De là son intérêt, très développé dans les années 1960, pour les cultes modernes — la moto, les voitures customisées — avec leurs rituels, leurs symboles, leurs pratiques associatives et exclusives. Anger décrit le culte comme « l’incarnation présente de la sorcellerie »… Il explique que sa fascination pour la magie et la fantaisie « au point où elles rencontrent la réalité » est ce qui l’a conduit à étudier divers cultes américains… « C’est avec les cultes ados que la magie fait surface dans le monde contemporain. » Le culte est le point de jonction de la magie ou de l’imaginaire avec la réalité.. Des adolescents californiens — surfers, rockers, acid freaks, et surtout adeptes du tuning —, il dit : « Ils vivent réellement dans un rêve. »

Il n’est pas étonnant que Beckford et Anger soient eux-mêmes devenus des figures de culte, car le rêve est contagieux : à vivre dans le rêve, on devient le rêve d’un autre. Ainsi ont-ils gagné leur pari, à titre posthume, même s’ils ne sont, ni l’un ni l’autre, tout à fait morts : l’art qu’ils ont produit est bien leur talisman. « Un talisman était un papier tue-mouches essayant d’attraper un esprit… Le tout est d’avoir l’image de quelqu’un pour le contrôler. Si on est fou d’amour, ça devient compréhensible. Tout crime se justifie au nom de l’Amour.
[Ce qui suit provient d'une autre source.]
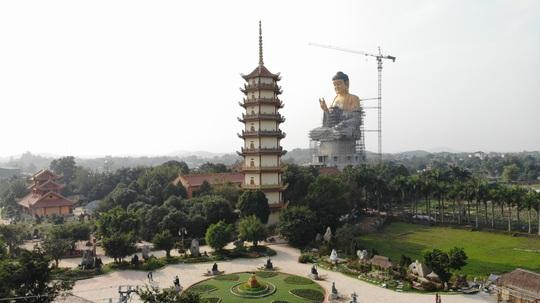 Cận cảnh tượng phật A Di Đà lớn nhất Đông Nam Á đang hoàn thiện ở Hà Nội - Ảnh 2.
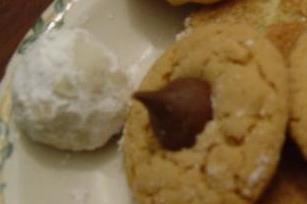 Linda's Butter Nut Balls - Christmas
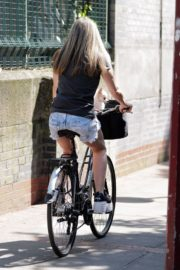 Caprice Bourret Out Riding a Bike in London 2020/06/02 5
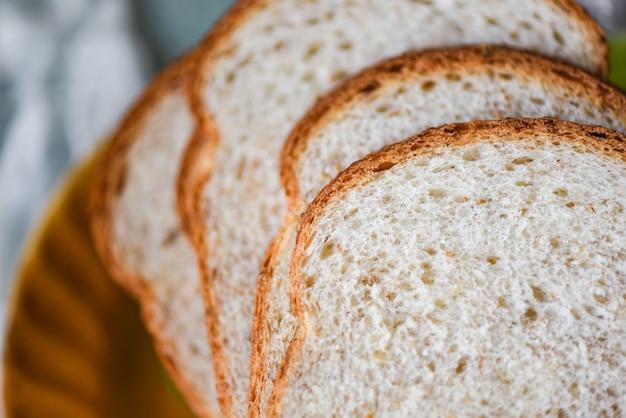 Tranches de pain gros plan vue de dessus - pain de blé entier coupé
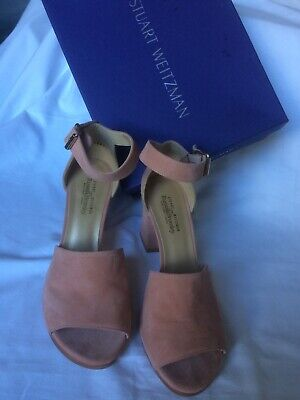 STUART WEITZMAN FOR RUSSELL AND BROMLEY SUEDE SHOES NEW WITH BOOK.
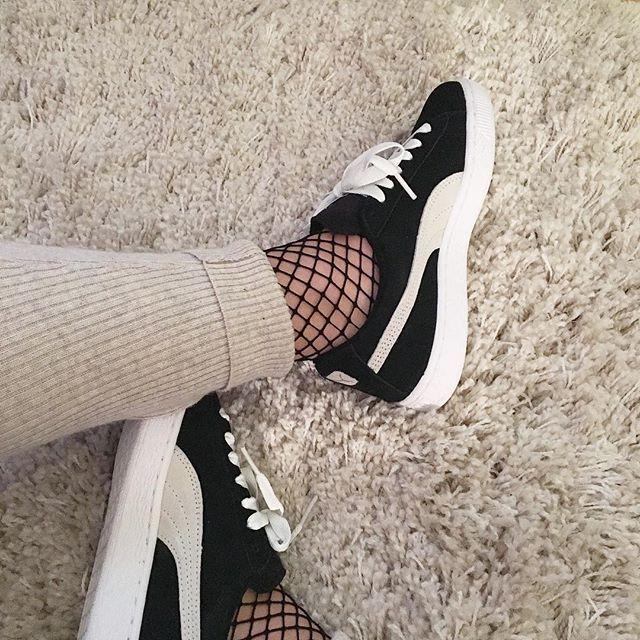 Baskets et chaussettes en résille : la tendance phare de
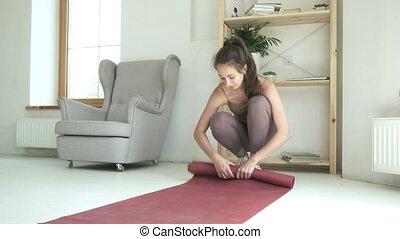 vêtements de sport, mince, jeune, natte, floor., girl, manière vivre saine, yoga, joli, rouleaux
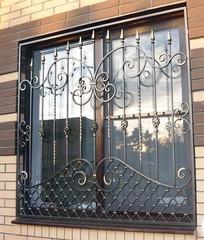 Кованые решетки на окна дизайн КР 020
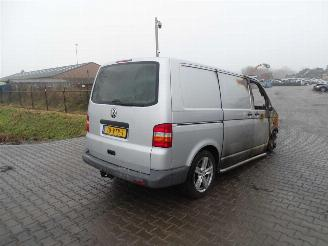disassembly commercial vehicles Volkswagen Transporter 2.5 TDi 2008/7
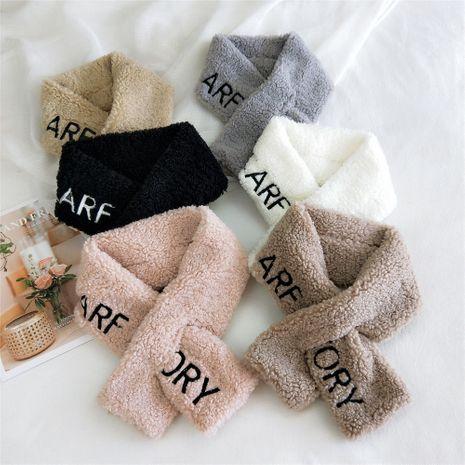 Bufanda cruzada del todo-fósforo de la nueva manera cálida coreana del cuello de la felpa del bordado inglés NHMN270131's discount tags
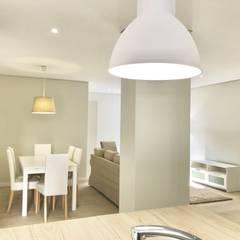 Remodelação Total de Apartamento -Funchal: Salas de jantar  por Ricardo Paulo Henriques Unip Lda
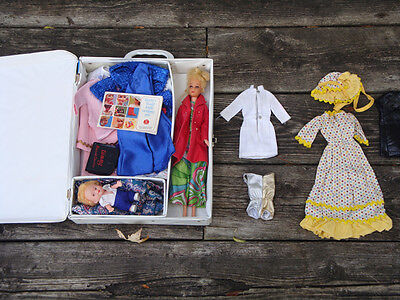 1966 Francie Barbie Doll With Case and Clothing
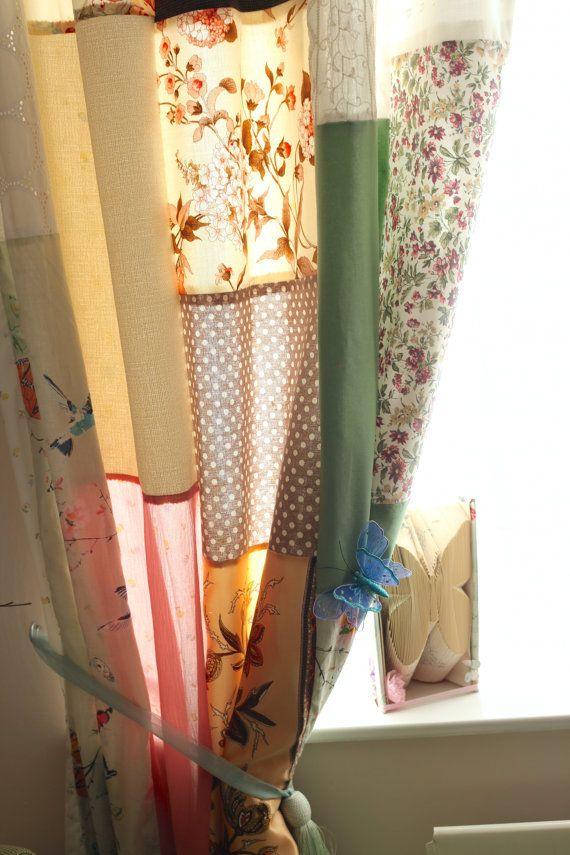 Zoete lappendeken gordijnen gemaakt in een Bohemian/Hippie stijl. Ik heb een mengsel van stoffen, met inbegrip van vintage vondsten, sjaals, kant, katoen en linnen gebruikt. De gordijnen zijn bekleed met een witte katoenweefsel de gordijnen geven een keurige afwerking.  Metingen - kan ik de gordijnen maken uw specificaties.  Tops-kan ik ofwel verzameld top gordijnen, lus tops of oogje gordijnen.  ** Zorg ervoor dat uw venster meten alvorens te bestellen.  Alle gordijnen zijn uniek en wo...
En fait, ça n’a pas à être un « crime » : Tout se justifie au nom de l’Amour. »

P.S. Je reviens sur la question soulevée au commencement de ce texte : n’est-il pas arbitraire de rapprocher ces deux lointaines et uniques figures ? Je me la suis posée au cours de ce travail, jusqu’à ce qu’en feuilletant de vieilles photocopies perdues au creux de ma mémoire, je retombe sur une auto-présentation de Kenneth Anger accompagnant le programme de ses films à la Film-maker’s Cinémathèque ; Anger y fait connaître son signalement astrologique et magique, ses caractéristiques (left-handed fanatic craftsman), son animal familier (la mangouste), sa politique (Reunion with England), ses nombreux hobbies, et nomme ses Héros : « Flash Gordon ; Lautréamont ; William Beckford ; Méliès ; Alfred C. Kinsey ; Aleister Crowley. » Anger et Beckford seraient-ils deux incarnations temporelles de la même force ? Je me demande toujours si Beckford a nommé Anger dans sa liste.

Notes

[2magick, magickal, magickian sont les graphies adoptées par Kenneth Anger à la suite d’Aleister Crowley.